Washington senator: Seattle is ‘prime target’ for N. Korea
Washington State Senator Mark Miloscia doesn’t want to wait until tensions rise even further to plan for an attack from North Korea.
“It’s looking like it’s becoming a real threat that North Korea can possibly launch a nuclear weapon at us,” Miloscia told KIRO Radio’s Dori Monson. “So we need to make sure our planning is up to date.”
“The Northwest and Seattle would be a prime target, along with California or Oregon; different than say Guam or Hawaii,” he said.
Miloscia was once a military pilot flying B-52 bombers during the Cold War; some carried nuclear weapons, he said. He was recently quoted in The Sun saying that the threat of North Korea launching nuclear weapons at the Northwest is very real. But Washington is not prepared. He said the threat is the same for all of the West Coast.
“The threat to the Northwest is not imminent today, but it’s approaching the day in the not-too-distance future when it could be a threat to Seattle and Washington state,” he said. “Not today. Maybe three years out it is. There’s a threat … we need to start planning right now.”
“For the last six months, the dictator running North Korea has been making some outrageous threats, plus the upgrades to their missile systems and their nuclear weapons,” Miloscia said. “It is time for our state to get rid of its prohibition to planning for an evacuation for nuclear war.”
Miloscia notes that in the early ’80s, the Washington state Legislature passed a law banning any preparation for a nuclear strike in the Northwest. He said there was a thought that planning for it would encourage it. So he is co-sponsoring a bill with Senator Davie Frockt to get plans in order.
“If we need to suddenly evacuate Seattle or King County, how would we do that?” Miloscia said. “How would we move all those people out? I hope we plan for that, as opposed to when you see all those people escaping hurricanes getting stuck on the road. If he’s really serious about hitting Seattle, then I think we should plan on how we would evacuate.”

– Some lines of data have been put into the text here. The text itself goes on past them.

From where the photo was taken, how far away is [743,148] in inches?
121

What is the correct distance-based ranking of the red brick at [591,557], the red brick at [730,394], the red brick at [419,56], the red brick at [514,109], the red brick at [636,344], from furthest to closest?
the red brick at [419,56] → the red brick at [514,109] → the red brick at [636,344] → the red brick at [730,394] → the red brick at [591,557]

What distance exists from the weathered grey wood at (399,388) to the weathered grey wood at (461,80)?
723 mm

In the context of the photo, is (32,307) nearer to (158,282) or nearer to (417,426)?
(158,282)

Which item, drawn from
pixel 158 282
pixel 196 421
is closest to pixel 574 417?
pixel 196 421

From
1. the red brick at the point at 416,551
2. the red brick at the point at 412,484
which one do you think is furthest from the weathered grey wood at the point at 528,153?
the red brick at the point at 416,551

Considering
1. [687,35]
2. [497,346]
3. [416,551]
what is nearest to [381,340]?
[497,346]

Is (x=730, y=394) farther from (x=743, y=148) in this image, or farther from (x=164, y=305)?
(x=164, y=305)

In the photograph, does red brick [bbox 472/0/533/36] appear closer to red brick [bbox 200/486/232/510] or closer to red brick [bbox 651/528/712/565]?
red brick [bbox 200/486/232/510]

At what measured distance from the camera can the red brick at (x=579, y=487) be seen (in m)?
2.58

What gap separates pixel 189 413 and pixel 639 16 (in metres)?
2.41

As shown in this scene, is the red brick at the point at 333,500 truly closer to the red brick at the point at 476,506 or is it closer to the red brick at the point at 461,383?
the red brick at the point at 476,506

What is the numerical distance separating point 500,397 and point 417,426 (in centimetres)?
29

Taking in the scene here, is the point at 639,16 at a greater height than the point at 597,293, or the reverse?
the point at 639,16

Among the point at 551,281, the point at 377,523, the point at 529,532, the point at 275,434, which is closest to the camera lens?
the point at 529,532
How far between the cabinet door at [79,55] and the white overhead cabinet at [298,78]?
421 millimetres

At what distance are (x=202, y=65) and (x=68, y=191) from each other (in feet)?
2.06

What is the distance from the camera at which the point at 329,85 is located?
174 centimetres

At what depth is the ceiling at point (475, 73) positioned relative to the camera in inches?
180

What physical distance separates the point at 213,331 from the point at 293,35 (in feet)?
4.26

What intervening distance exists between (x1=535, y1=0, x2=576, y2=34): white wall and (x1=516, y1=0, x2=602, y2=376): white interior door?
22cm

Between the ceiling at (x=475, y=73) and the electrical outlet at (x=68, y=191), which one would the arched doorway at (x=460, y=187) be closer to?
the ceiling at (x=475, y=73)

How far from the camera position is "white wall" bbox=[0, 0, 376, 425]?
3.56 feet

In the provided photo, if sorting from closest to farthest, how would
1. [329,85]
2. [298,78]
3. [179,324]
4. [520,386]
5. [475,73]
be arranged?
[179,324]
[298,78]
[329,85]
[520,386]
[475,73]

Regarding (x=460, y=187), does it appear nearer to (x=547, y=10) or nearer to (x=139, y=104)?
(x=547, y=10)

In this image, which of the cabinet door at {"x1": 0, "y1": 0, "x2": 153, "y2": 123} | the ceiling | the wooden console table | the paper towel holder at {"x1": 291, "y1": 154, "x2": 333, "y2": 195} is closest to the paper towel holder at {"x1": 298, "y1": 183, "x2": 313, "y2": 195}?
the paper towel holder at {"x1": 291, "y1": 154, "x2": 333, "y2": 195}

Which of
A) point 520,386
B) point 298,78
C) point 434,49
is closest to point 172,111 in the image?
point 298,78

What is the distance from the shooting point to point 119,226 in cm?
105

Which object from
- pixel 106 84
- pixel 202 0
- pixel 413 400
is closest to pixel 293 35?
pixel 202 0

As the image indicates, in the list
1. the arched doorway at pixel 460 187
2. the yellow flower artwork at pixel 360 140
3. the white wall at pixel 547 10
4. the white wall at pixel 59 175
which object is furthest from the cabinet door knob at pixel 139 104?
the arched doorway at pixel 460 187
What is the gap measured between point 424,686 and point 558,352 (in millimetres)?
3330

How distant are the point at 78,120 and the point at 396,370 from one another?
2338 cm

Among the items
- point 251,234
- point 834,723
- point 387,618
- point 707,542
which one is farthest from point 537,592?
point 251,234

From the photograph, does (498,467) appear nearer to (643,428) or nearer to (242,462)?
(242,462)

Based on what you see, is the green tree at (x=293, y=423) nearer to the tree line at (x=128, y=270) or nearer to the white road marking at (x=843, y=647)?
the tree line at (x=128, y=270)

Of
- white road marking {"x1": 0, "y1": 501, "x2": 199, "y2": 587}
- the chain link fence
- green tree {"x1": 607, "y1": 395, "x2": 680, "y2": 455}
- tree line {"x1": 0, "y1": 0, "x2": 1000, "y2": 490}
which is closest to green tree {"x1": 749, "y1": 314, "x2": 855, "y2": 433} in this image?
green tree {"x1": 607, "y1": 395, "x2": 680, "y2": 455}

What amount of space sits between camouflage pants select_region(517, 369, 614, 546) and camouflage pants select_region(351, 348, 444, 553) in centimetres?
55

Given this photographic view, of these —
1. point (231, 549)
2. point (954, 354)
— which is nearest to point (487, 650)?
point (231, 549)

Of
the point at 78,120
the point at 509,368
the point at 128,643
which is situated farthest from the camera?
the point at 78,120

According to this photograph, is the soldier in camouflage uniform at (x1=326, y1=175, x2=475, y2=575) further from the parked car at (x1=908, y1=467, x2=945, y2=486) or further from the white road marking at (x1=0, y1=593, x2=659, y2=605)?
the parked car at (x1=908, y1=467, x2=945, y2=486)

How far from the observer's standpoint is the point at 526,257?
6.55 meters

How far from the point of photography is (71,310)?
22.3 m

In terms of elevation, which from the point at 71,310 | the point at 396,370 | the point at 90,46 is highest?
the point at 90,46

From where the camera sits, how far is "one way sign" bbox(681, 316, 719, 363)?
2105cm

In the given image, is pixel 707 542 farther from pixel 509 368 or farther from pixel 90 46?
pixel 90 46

“We don’t have much of a capability of stopping a missile once it reaches outer space … if they do manage to do a successful launch and get it past whatever missile defense we have around North Korea, the odds of it actually hitting us are pretty good,” he said. “… today, all we could do is watch it land. Those missiles are going ten times the speed of sound, so there’s really no capability to shoot it down once it starts coming here.”